Sovereign wealth funds

The crisis is also leading to some reevaluation among sovereign wealth funds’ (SWFs) investment policies. Typically, SWFs are resisting changes to strategic asset allocations since portfolio losses as such are no reason to change either the time horizon or risk aversion. However, a number of other reasons have led to some adjustments.

Expected declines in net resource transfers are reducing the time horizon of some (stabilization) funds and consequently their asset allocation; the depth of the crisis has brought some funds to take different views on expected returns, leading some to postpone investments and others to scoop up cheap assets; and some funds have seen their mandates change or have received additional (domestic) mandates and have had to adjust their investments accordingly.

Hedging risk

In light of the sizable increase in commodity price volatility a number of SWF managers and their owners are also looking more closely into hedging commodity price exposures. A few countries already use derivative instruments to directly hedge risk—for instance oil exporters hedging against a fall in the price of oil. These hedging markets have proven quite resilient against such large price shocks and no large failures have occurred.

However, many oil-funded SWFs are unable to use these markets given the still limited depth of the oil hedging market in relation to their oil production. Most countries thus consider the existence of stabilization and commodity savings funds as the main safeguard against commodity price fluctuations, providing both stability in fiscal revenues and a framework to ward off Dutch disease—the crowding out of other sectors of the economy when prices are high.

That being said, a number of SWFs and academics are looking at ways to improve hedges in recognizing that commodity exporting countries are massively exposed to commodity prices, namely through sizable deposits of resources that are not yet mined. Moreover there is some recognition that commodity price shocks are not necessarily mean reverting or symmetric and stabilization funds that work on the principle of saving when prices are high and spending when low may not create adequate hedges for price volatility.
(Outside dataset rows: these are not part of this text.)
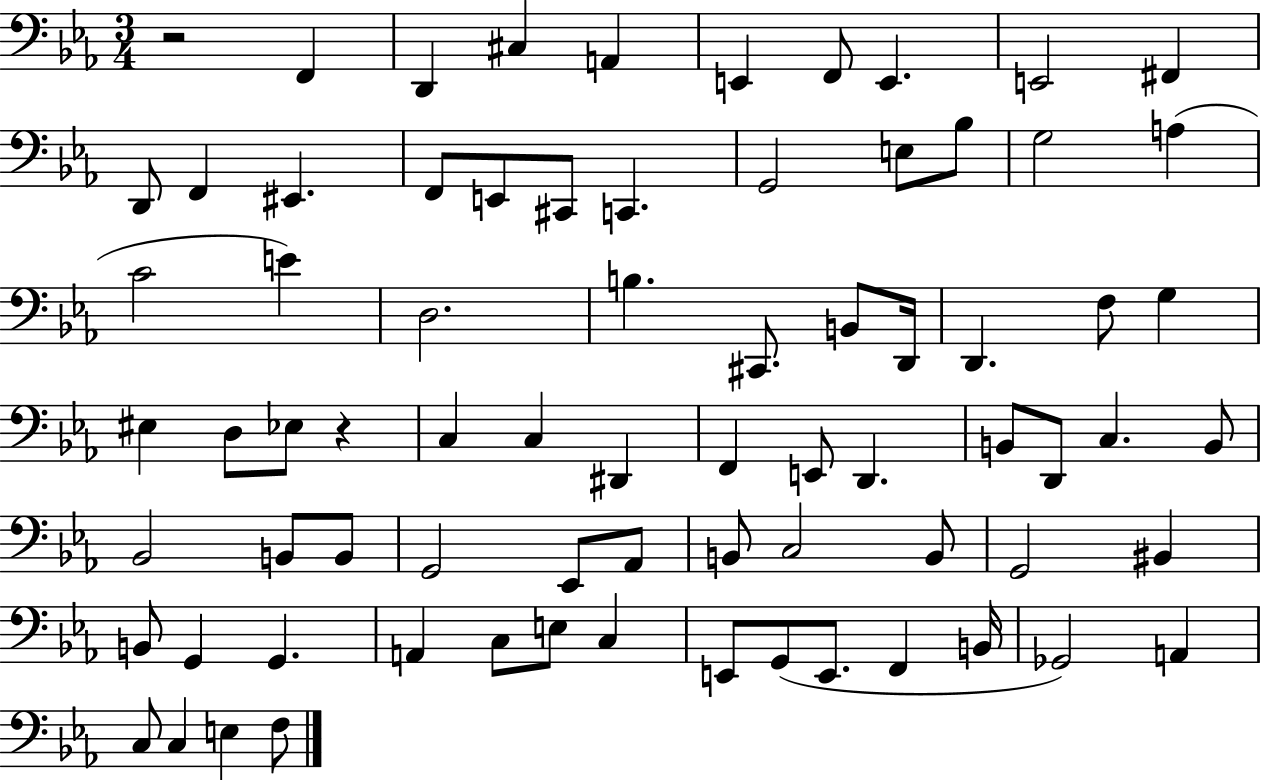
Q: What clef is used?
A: bass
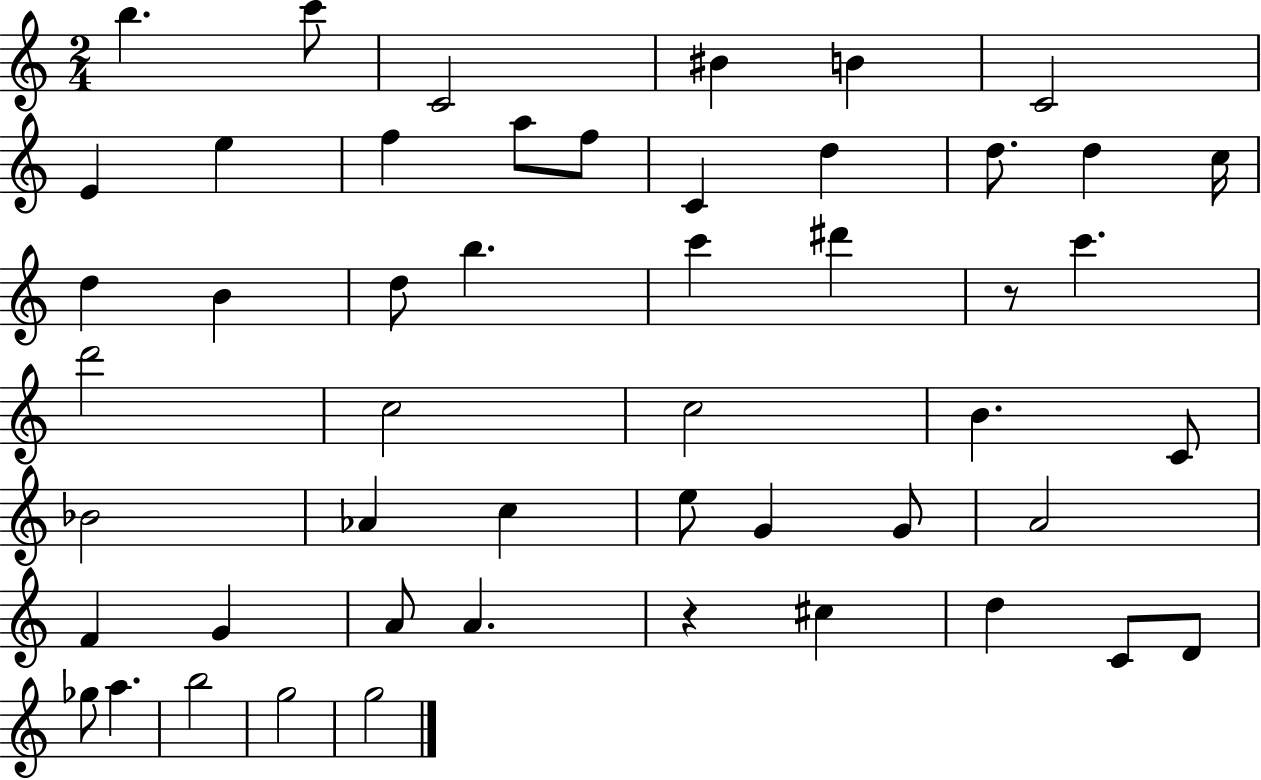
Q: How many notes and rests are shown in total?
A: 50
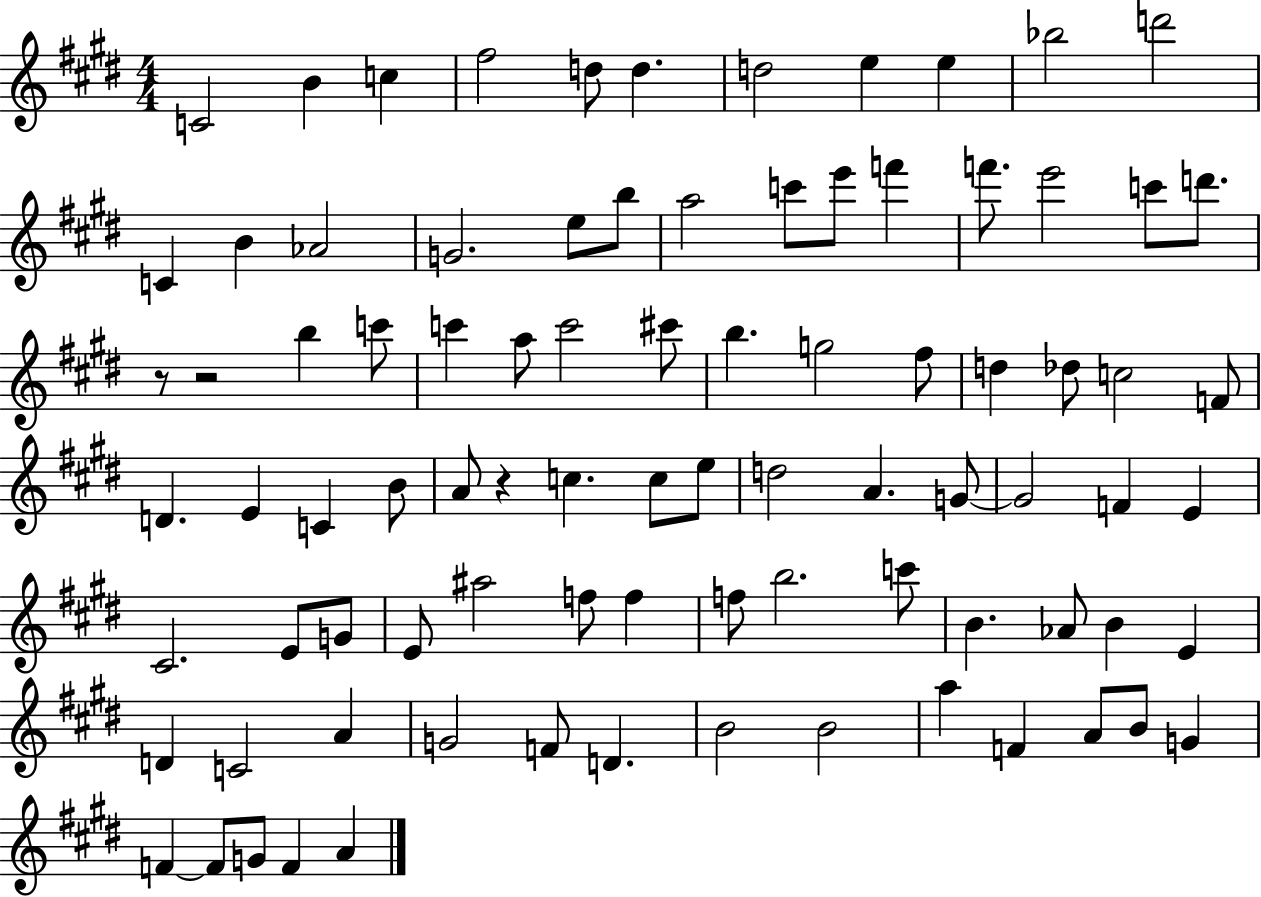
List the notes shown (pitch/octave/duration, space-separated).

C4/h B4/q C5/q F#5/h D5/e D5/q. D5/h E5/q E5/q Bb5/h D6/h C4/q B4/q Ab4/h G4/h. E5/e B5/e A5/h C6/e E6/e F6/q F6/e. E6/h C6/e D6/e. R/e R/h B5/q C6/e C6/q A5/e C6/h C#6/e B5/q. G5/h F#5/e D5/q Db5/e C5/h F4/e D4/q. E4/q C4/q B4/e A4/e R/q C5/q. C5/e E5/e D5/h A4/q. G4/e G4/h F4/q E4/q C#4/h. E4/e G4/e E4/e A#5/h F5/e F5/q F5/e B5/h. C6/e B4/q. Ab4/e B4/q E4/q D4/q C4/h A4/q G4/h F4/e D4/q. B4/h B4/h A5/q F4/q A4/e B4/e G4/q F4/q F4/e G4/e F4/q A4/q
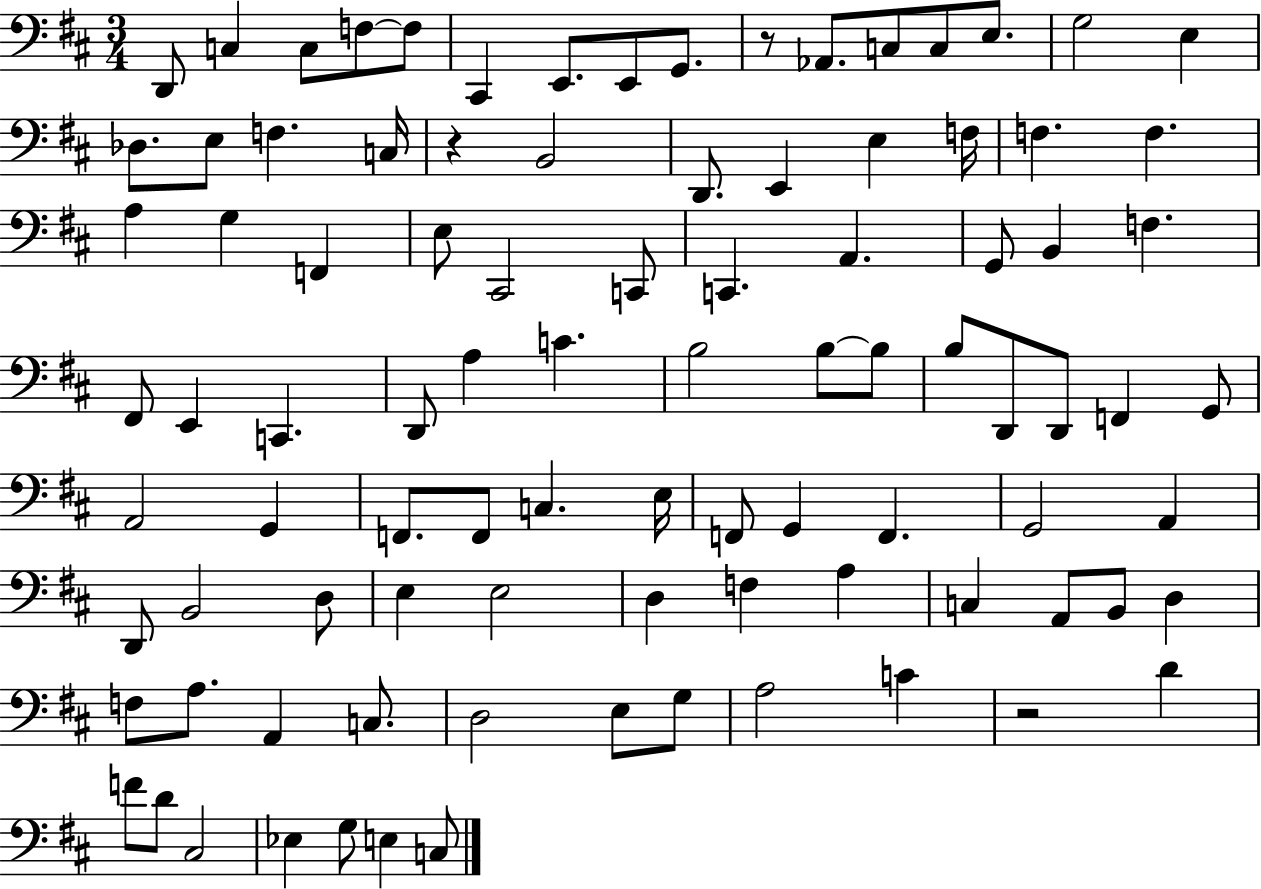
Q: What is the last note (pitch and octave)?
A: C3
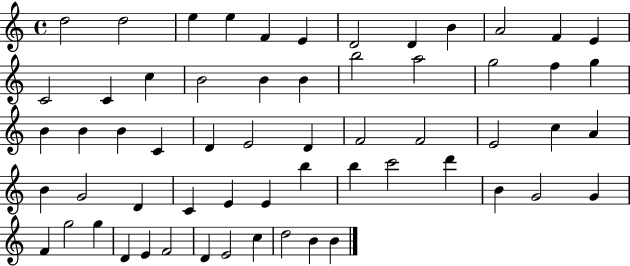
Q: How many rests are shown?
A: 0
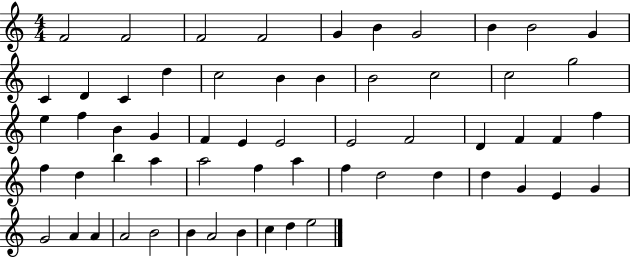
F4/h F4/h F4/h F4/h G4/q B4/q G4/h B4/q B4/h G4/q C4/q D4/q C4/q D5/q C5/h B4/q B4/q B4/h C5/h C5/h G5/h E5/q F5/q B4/q G4/q F4/q E4/q E4/h E4/h F4/h D4/q F4/q F4/q F5/q F5/q D5/q B5/q A5/q A5/h F5/q A5/q F5/q D5/h D5/q D5/q G4/q E4/q G4/q G4/h A4/q A4/q A4/h B4/h B4/q A4/h B4/q C5/q D5/q E5/h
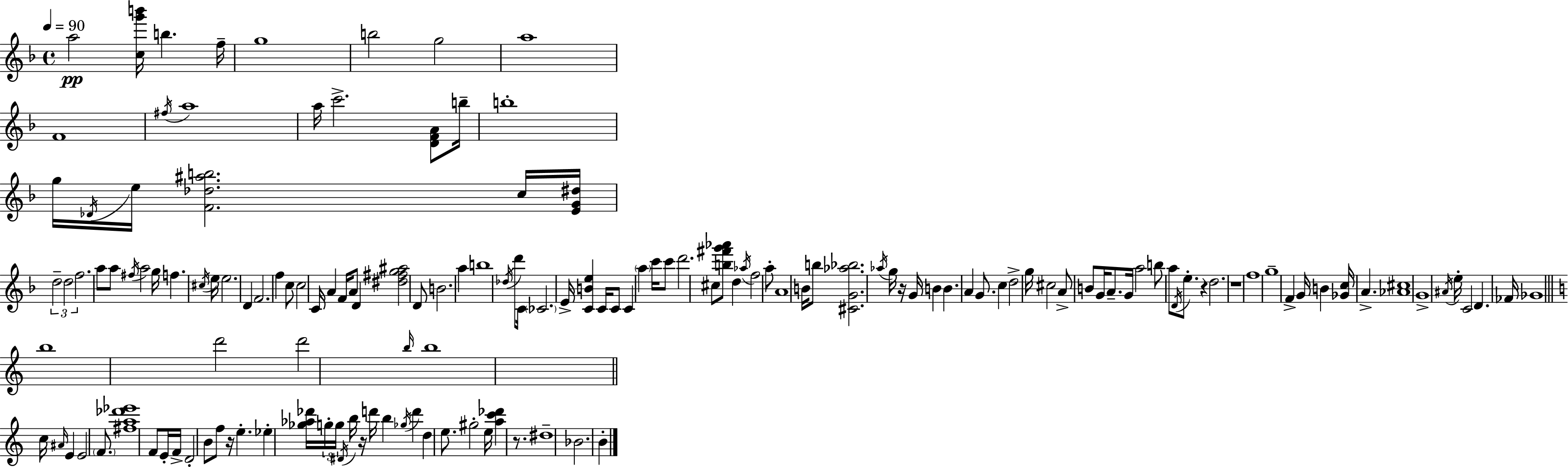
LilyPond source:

{
  \clef treble
  \time 4/4
  \defaultTimeSignature
  \key f \major
  \tempo 4 = 90
  a''2\pp <c'' g''' b'''>16 b''4. f''16-- | g''1 | b''2 g''2 | a''1 | \break f'1 | \acciaccatura { fis''16 } a''1 | a''16 c'''2.-> <d' f' a'>8 | b''16-- b''1-. | \break g''16 \acciaccatura { des'16 } e''16 <f' des'' ais'' b''>2. | c''16 <e' g' dis''>16 \tuplet 3/2 { d''2-- d''2 | f''2. } a''8 | a''8 \acciaccatura { fis''16 } a''2 g''16 f''4. | \break \acciaccatura { cis''16 } e''16 e''2. | d'4 f'2. | f''4 c''8 c''2 c'16 a'4 | f'16 a'8 d'4 <dis'' fis'' g'' ais''>2 | \break d'8 b'2. | a''4 b''1 | \acciaccatura { des''16 } d'''8 c'16 \parenthesize ces'2. | e'16-> <c' b' e''>4 c'16 c'8 c'4 | \break \parenthesize a''4 c'''16 c'''8 d'''2. | cis''8 <b'' fis''' g''' aes'''>8 d''4 \acciaccatura { aes''16 } f''2 | a''8-. a'1 | b'16 b''8 <cis' g' aes'' bes''>2. | \break \acciaccatura { aes''16 } g''16 r16 g'16 b'4 b'4. | a'4 g'8. c''4 d''2-> | g''16 cis''2 a'8-> | b'8 g'16 a'8.-- g'16 a''2 | \break b''8 a''8 \acciaccatura { d'16 } e''8.-. r4 d''2. | r1 | f''1 | g''1-- | \break f'4-> g'16 b'4 | <ges' c''>16 a'4.-> <aes' cis''>1 | g'1-> | \acciaccatura { ais'16 } e''16-. c'2 | \break d'4. fes'16 ges'1 | \bar "||" \break \key c \major b''1 | d'''2 d'''2 | \grace { b''16 } b''1 | \bar "||" \break \key c \major c''16 \grace { ais'16 } e'4 e'2 \parenthesize f'8. | <fis'' a'' des''' ees'''>1 | f'8 e'16-. f'16-> d'2-. b'8 f''8 | r16 e''4.-. ees''4-. <ges'' aes'' des'''>16 \tuplet 3/2 { g''16-. g''16 \acciaccatura { dis'16 } } | \break b''16 r16 d'''16 b''4 \acciaccatura { ges''16 } d'''4 d''4 | e''8. gis''2-. e''16 <a'' c''' des'''>4 | r8. dis''1-- | bes'2. b'4-. | \break \bar "|."
}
SWFs in particular have scope for indirect hedging risk, by having an overweight allocation of assets in their portfolio that are negatively correlated with the price of the commodity that funds them. There are very significant savings to be gained from such strategies, which may include different sector weights and regional weights for equities and different allocations to bonds.

Similarly, there are significant gains to be made for pension SWFs that treat their objectives as liabilities and take account of the correlation of certain asset classes with these objectives. For instance, if the objective is a real return, inflation-linked instruments may be an excellent investment strategy.